* WHAT YOU WILL DO *
1: In the Perl scraping post, what URL does the script pass to the get method?
2: Carry the Perl scraping post forward from its last line.

* DOCUMENT SECTION *
....
BioGeek,
I really hate coding anything web related. I force myself to though when I get a scratch, so that I
can do it when I really
need to. Have a look at:
#!/usr/bin/perl
use strict;
use warnings;
use HTML::TableContentParser;
use HTML::TokeParser::Simple;
use WWW::Mechanize;
use Data::Dumper;
my $mech = WWW::Mechanize->new( autocheck => 1 );
$mech->get( 'http://nexus.ugent.be/jeroen/bc.html' );
my @gene_score;
my $table = HTML::TableContentParser->new()->parse( $mech->content() )
....
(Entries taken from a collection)

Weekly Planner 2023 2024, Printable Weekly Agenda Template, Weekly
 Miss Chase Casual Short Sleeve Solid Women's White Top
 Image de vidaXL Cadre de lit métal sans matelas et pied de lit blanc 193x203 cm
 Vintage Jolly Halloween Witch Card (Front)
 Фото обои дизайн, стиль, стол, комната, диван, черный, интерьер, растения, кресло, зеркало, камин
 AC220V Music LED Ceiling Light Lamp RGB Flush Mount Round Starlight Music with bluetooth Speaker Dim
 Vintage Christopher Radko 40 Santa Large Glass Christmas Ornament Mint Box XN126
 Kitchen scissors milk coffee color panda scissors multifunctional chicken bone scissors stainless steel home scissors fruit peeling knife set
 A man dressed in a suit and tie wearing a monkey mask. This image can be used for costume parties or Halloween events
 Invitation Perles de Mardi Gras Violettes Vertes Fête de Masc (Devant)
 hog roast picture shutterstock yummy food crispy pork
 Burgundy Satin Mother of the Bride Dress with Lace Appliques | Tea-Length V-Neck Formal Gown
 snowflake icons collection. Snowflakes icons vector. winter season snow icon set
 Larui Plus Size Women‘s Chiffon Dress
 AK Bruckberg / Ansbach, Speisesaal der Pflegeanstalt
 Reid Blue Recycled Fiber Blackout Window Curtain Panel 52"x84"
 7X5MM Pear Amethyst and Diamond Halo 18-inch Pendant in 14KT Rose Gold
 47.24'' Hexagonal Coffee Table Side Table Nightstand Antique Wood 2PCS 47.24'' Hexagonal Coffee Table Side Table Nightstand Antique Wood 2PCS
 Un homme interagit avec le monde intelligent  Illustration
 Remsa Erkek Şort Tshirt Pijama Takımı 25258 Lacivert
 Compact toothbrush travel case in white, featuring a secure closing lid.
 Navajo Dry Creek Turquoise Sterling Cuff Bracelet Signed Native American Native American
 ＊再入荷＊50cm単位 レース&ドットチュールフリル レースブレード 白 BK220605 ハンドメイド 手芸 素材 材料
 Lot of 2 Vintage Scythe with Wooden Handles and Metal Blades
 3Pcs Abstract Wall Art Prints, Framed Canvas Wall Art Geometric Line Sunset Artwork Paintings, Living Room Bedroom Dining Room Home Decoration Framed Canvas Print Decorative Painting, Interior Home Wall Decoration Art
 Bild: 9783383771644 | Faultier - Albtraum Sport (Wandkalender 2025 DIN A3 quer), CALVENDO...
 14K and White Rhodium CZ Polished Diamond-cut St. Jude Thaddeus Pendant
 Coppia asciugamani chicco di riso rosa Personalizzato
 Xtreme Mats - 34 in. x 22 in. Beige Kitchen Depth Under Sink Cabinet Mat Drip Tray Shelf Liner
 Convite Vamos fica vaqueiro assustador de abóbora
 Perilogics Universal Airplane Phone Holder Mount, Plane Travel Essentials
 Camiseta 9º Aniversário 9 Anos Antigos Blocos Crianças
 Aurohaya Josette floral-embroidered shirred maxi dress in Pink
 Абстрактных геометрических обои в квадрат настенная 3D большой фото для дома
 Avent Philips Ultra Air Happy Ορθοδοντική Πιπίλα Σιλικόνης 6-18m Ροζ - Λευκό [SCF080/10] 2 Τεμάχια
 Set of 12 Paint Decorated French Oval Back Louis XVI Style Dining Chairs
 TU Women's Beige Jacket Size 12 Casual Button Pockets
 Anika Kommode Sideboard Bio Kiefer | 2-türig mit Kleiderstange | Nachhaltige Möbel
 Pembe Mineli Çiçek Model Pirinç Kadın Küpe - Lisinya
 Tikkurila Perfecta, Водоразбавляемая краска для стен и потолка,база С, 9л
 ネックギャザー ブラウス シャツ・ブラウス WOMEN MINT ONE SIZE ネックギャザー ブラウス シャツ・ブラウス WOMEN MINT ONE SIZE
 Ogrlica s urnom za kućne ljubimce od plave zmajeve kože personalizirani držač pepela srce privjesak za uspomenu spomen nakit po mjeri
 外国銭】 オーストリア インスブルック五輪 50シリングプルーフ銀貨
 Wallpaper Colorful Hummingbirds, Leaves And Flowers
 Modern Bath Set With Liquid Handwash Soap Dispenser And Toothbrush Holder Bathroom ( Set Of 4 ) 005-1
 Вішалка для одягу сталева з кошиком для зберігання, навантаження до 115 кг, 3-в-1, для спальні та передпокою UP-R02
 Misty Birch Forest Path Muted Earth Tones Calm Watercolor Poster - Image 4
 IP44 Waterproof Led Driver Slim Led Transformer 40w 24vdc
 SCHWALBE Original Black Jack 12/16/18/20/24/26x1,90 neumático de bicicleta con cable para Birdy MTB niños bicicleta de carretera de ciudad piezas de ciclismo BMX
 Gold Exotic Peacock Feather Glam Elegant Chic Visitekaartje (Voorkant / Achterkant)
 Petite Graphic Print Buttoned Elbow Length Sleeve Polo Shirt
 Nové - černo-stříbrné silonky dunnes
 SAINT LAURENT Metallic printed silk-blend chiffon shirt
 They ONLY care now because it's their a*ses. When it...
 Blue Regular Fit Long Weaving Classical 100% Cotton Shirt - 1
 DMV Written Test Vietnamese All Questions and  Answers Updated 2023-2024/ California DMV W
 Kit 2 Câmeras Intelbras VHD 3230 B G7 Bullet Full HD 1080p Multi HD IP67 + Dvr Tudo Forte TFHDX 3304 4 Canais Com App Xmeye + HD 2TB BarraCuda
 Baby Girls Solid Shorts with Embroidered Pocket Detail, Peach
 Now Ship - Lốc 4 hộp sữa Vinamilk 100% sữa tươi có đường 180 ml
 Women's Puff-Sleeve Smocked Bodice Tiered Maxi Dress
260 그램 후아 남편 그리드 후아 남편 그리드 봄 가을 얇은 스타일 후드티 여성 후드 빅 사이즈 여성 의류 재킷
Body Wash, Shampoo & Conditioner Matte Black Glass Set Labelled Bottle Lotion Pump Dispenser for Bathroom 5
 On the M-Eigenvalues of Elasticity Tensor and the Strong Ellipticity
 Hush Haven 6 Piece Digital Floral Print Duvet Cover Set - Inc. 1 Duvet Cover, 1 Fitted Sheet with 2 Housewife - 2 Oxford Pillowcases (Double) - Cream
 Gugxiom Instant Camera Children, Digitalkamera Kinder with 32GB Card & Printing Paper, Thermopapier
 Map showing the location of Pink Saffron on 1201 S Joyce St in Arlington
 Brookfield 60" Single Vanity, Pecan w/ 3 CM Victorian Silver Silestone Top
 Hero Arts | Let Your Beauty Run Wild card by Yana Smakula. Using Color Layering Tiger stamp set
....
* RESULTS *
1: http://nexus.ugent.be/jeroen/bc.html

2:
+;
for my $rank ( 1 .. $#{ $table->[0]{rows} } ) {
my $cells = $table->[0]{rows}[$rank]{cells};
push @gene_score, {
Rank => $rank,
Ensembl_ID => Get_Label( $cells->[0]{data} ),
RefSeq_ID => $cells->[1]{data},
Gene_Symbol => $cells->[2]{data},
Band => $cells->[3]{data},
Gene_Name => $cells->[4]{data},
Probability => $cells->[5]{data},
Known_Phenotype => $cells->[6]{data},
};
}
sub Get_Label {
my $link = shift;
my $p = HTML::TokeParser::Simple->new( \$link );
while ( my $token = $p->get_token ) {
next if ! $token->is_start_tag;
return $token->return_attr( 'href' ) =~ /gene=(\w+)$/;
}
}
This can obviously be made less verbose, but I wanted it to be clear where the data was coming from.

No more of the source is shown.